### STATED EXERCISE
Render each line of the data below as a Markdown table with the columns Row and Text, numbering the rows in order and skipping blank lines. Omit the pictures.

### DATASET ROWS
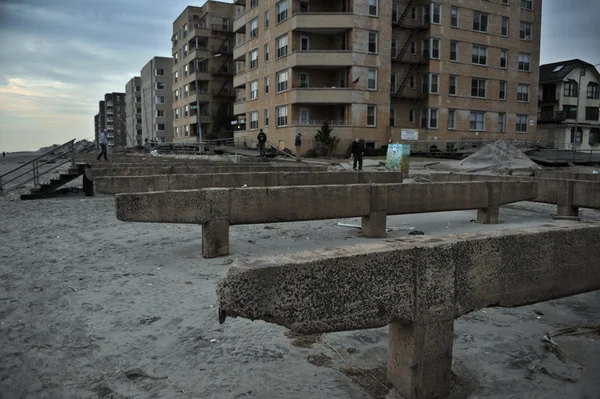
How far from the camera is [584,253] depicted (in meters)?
4.52

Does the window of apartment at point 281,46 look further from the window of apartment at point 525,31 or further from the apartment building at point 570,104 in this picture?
the apartment building at point 570,104

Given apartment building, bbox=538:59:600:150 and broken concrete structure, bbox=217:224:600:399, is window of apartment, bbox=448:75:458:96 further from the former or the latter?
broken concrete structure, bbox=217:224:600:399

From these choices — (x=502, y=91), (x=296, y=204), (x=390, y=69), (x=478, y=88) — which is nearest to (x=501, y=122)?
(x=502, y=91)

### ANSWER TO THIS EXERCISE
| Row | Text |
|---|---|
| 1 | How far from the camera is [584,253] depicted (in meters)? |
| 2 | 4.52 |
| 3 | Does the window of apartment at point 281,46 look further from the window of apartment at point 525,31 or further from the apartment building at point 570,104 in this picture? |
| 4 | the apartment building at point 570,104 |
| 5 | Given apartment building, bbox=538:59:600:150 and broken concrete structure, bbox=217:224:600:399, is window of apartment, bbox=448:75:458:96 further from the former or the latter? |
| 6 | broken concrete structure, bbox=217:224:600:399 |
| 7 | From these choices — (x=502, y=91), (x=296, y=204), (x=390, y=69), (x=478, y=88) — which is nearest to (x=501, y=122)? |
| 8 | (x=502, y=91) |